- Data records -

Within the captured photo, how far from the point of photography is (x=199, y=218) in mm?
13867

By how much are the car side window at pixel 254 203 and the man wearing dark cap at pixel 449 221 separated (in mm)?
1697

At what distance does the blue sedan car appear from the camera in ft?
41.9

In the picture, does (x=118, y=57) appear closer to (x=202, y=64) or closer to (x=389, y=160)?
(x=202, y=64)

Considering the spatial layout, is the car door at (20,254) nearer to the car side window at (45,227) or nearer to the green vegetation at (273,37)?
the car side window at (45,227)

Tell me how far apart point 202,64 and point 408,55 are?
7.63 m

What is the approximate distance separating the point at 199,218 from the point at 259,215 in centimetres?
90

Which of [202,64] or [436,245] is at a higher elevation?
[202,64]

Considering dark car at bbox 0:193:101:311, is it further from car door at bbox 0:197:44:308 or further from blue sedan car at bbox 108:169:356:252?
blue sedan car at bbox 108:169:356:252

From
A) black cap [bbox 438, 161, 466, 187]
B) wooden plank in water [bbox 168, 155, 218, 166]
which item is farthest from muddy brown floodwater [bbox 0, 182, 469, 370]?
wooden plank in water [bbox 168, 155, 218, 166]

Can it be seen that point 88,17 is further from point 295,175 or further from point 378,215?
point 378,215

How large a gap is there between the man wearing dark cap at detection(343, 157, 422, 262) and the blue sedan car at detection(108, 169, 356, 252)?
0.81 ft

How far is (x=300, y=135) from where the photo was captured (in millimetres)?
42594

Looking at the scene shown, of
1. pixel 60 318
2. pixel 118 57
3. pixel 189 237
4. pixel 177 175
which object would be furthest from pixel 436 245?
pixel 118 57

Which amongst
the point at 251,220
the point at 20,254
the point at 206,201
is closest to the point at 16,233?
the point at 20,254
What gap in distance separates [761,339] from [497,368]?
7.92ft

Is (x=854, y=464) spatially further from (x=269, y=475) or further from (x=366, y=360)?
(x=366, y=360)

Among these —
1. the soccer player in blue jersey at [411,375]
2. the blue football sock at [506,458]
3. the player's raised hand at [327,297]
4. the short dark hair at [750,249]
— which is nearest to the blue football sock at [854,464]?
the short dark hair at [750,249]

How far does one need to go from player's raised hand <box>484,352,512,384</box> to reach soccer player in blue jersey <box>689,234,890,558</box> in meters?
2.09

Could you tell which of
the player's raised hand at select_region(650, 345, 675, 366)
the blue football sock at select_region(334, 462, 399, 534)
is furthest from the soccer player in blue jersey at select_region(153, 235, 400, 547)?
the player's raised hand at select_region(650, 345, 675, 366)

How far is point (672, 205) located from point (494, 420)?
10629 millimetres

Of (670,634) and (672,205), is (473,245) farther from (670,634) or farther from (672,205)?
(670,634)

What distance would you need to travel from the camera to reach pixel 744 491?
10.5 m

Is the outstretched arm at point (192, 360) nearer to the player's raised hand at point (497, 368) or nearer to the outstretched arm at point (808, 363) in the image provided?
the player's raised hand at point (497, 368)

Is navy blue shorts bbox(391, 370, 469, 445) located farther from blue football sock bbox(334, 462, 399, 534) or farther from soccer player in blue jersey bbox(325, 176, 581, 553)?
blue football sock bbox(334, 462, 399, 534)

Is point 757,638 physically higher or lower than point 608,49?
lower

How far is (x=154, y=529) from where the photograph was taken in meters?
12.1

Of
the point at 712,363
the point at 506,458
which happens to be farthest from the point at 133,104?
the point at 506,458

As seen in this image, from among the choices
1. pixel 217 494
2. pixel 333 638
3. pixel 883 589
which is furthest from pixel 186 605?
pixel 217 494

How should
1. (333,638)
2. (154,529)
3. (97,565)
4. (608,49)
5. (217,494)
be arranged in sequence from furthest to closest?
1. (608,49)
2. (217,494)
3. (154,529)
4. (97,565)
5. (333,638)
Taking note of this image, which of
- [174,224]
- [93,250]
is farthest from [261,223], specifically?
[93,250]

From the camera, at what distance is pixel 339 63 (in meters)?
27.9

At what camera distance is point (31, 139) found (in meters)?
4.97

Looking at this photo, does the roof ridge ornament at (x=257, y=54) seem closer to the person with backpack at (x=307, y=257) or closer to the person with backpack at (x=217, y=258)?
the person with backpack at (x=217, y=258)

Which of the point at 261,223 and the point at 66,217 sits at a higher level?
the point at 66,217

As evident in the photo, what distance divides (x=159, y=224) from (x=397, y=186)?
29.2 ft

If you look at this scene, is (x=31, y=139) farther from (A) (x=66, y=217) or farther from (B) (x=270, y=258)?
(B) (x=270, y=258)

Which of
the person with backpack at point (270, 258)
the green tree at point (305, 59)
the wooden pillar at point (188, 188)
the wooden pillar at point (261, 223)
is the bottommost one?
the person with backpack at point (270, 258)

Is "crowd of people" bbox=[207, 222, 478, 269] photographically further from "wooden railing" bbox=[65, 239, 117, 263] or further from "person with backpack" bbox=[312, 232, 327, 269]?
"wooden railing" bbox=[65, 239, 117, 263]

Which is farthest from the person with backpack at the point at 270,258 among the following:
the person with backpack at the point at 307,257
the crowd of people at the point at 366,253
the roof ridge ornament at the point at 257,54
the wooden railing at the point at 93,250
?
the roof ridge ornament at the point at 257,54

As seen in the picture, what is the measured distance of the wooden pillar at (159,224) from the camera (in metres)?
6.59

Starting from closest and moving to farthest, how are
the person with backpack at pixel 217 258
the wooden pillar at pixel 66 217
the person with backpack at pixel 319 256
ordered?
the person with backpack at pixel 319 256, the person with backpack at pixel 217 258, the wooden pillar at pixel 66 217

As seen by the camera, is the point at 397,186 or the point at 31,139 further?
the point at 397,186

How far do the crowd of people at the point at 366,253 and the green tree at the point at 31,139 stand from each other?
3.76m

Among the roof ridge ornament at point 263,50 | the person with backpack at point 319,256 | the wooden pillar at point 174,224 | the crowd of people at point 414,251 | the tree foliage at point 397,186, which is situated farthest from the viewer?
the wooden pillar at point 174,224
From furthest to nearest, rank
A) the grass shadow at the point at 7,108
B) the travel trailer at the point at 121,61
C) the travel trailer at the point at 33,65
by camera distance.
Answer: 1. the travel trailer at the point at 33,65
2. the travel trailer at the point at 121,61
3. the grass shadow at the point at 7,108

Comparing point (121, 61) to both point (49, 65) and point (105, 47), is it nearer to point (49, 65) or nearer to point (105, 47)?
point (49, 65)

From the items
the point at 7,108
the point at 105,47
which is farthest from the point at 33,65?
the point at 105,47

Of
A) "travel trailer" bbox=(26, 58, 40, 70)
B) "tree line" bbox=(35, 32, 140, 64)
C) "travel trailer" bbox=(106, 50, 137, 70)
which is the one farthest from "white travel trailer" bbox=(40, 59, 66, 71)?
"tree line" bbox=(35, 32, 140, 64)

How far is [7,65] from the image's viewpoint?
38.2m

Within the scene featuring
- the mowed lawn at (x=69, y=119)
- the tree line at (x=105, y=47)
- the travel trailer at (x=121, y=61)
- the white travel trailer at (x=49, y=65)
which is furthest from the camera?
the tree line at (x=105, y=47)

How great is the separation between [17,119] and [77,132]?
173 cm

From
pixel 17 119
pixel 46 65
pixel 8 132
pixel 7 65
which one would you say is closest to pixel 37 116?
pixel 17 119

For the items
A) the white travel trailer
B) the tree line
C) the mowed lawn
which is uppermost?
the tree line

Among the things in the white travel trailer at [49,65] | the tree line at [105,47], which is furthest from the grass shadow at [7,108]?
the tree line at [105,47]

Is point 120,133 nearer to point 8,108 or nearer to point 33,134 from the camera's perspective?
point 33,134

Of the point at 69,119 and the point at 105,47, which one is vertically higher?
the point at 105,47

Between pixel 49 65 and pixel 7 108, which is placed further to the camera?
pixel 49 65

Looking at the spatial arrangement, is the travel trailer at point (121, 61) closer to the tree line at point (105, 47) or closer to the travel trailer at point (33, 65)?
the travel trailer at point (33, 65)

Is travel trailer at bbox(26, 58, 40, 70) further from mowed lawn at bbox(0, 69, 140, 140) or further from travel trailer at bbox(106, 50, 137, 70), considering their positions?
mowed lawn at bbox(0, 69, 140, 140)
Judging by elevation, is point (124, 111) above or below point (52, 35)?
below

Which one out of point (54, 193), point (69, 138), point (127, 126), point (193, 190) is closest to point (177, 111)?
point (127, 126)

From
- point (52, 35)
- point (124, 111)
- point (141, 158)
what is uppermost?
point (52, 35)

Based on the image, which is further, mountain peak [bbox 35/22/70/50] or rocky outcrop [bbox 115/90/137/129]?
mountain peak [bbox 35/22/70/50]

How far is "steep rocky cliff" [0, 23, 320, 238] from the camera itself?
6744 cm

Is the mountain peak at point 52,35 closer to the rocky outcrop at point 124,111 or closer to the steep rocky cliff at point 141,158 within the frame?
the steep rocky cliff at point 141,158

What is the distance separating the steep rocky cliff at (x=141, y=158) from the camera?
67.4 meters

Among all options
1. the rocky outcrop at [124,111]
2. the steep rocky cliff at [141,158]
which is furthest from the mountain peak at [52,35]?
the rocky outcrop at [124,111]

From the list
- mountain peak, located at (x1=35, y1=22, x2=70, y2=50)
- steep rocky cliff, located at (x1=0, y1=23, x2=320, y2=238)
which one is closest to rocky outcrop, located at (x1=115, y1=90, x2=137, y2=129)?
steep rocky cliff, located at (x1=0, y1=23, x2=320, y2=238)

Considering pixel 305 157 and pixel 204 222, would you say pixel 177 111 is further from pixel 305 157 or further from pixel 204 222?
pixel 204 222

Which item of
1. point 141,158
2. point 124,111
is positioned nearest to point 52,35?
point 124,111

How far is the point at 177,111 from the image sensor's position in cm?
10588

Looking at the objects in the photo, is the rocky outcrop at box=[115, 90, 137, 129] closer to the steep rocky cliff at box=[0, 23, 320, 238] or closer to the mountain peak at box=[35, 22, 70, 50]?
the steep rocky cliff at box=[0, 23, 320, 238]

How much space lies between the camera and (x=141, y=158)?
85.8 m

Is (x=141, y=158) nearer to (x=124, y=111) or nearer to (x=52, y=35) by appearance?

- Directions -
Give back, unchanged, every line from the one with "Considering pixel 305" to the end of the entries above.

- Task output -
Considering pixel 305 157 and pixel 204 222, would you say pixel 177 111 is further from pixel 305 157 or further from pixel 204 222?
pixel 204 222

Which item of
1. point 141,158
2. point 124,111
is positioned nearest to point 52,35?
point 124,111

How far is the point at 177,111 from the image sensor's position in cm?
10588

Looking at the objects in the photo, is the rocky outcrop at box=[115, 90, 137, 129] closer to the steep rocky cliff at box=[0, 23, 320, 238] or closer to the mountain peak at box=[35, 22, 70, 50]?
the steep rocky cliff at box=[0, 23, 320, 238]

How much space lies between the camera and (x=141, y=158)?
85.8 m

Is (x=141, y=158) nearer to (x=124, y=111) or nearer to (x=52, y=35) by appearance?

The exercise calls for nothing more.